THIS FIXED MY PROBLEM... i put some isolating tape on the top part so the foil will never touch again... be sure you put in something fireproof... you wouldn't want your notebook to burst into flames next time you charge.



retrogr8 said:


> My experience is the DELL INSPIRON 1000.
> 
> Same issues that all of you experienced.
> 
> ...


----------



## Jimmyg22 (Apr 4, 2008)

wow i forgot about this thread... well i just had another go at my laptop, took it out of the closet brushed the dust off of it lol and opened it up went to do as samov said and cut a peice of the metal thing off, but i first tested the screen to see if it went black when i bent it, while doing this multiple times i noticed that it only crashed if i put my hand on the side of the screen where the power jack is but if i closed the lid from the right side no problem i could bend it all the way back and forth no problem but as soon as i bent it from the left side the screen went black and i had to hard reset. hope this helps


----------



## samov (Aug 4, 2008)

wish i had taken a picture when it was opened up...

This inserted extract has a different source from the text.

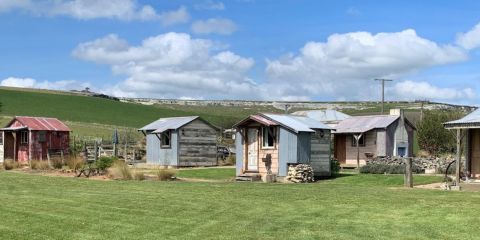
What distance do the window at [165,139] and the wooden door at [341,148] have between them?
1137 cm

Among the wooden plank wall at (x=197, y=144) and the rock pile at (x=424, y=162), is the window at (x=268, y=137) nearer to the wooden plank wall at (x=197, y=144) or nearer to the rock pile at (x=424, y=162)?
the rock pile at (x=424, y=162)

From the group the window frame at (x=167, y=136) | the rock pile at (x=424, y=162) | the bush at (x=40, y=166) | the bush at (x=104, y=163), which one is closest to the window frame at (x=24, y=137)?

What i did is actually wrap the whole charging connector in black electrical tape... being careful... not to leave any part of it exposed...

IT IS FIXABLE... try harder... after what i did... i open and closed it "violently" from all sides... ROCK SOLID... no resets...


----------



## Kaicho (Feb 27, 2009)

I was sure the Dell was fixable. It had been stuck in the loft for 2 years but as I didn't have a laptop since my absolutely appalling Fujitsu Siemens Amilo's motherboard went kaput after only 13 months of use and I wasn't prepared to pay £600 to get it fixed (DO NOT buy Fujitsu!) I thought what the heck. If I break it I break it.

I finally narrowed down to the left hand side where the power cable resides. I noticed when pressure was applied it would go. Pressure to the right resulted in no failure.

So I proceeded in pulling apart. The procedure briefly is power pack, screen, power button casing, left metal casing under keyboard, disconect screen and remove to safety unscrewing 'D' screws. Carefully lift catches of the keyboard and mouse sockets and put aside. Procede in removing all 'P' screws (two inside hard drive compartment) and take the top off.

The problem lies in the alluminium tape that covers the power housing and lid bracket housing. You will notice that through wear and tear caused by the opening/shutting of the lid the metal under the alluminium is exposed. I carefully cut a strip of thick, alluminium foil (1.5cm x 3.5cm approx) and carefully wrapped it around the bracket casing and down over the power housing making sure it was tightly folded and secure. I then pricked the screw hole in the bracket housing with a dart (or use a pin or needle) and carefully put the lid back on. Then follow deconstruction in reverse.

The computer now works and the lid/screen can be used without worry.

edit: It's pretty obvious but I thought I should be more specific. The foil strip is stuck to lid. Therefore it's important to make sure the foil cover is tightly attached.


----------



## Chucka' Rod (May 24, 2009)

2 years+ later and this thread is still helping people! Fixed my 1000 that i refused to throw away almost a year ago! Good stuff. I covered the A/C adapter with a piece of blue electrical tape and also trimmed the corner of the cover where is was contacting the flex cable for the LCD screen.


----------



## Chucka' Rod (May 24, 2009)

:normal:


----------



## samov (Aug 4, 2008)

don't forget to cover that up so it will not slice through the cable...

good job!


----------



## kisforkompresso (Sep 6, 2010)

I just wanted to drop a note and say Thank you for making this post along with the pictures and everyones findings. Especially the discovery regarding the foil touching the powerjack and the iffy grounding point for the monitor.

You'll be happy to know that your post is still helping people who are still having problems from this apparent design flaw with the Inspiron 1000 screens going black when handling them.

This post has saved me hours of troubleshooting working on my GF's laptop and just wanted to mention it.

ray:


----------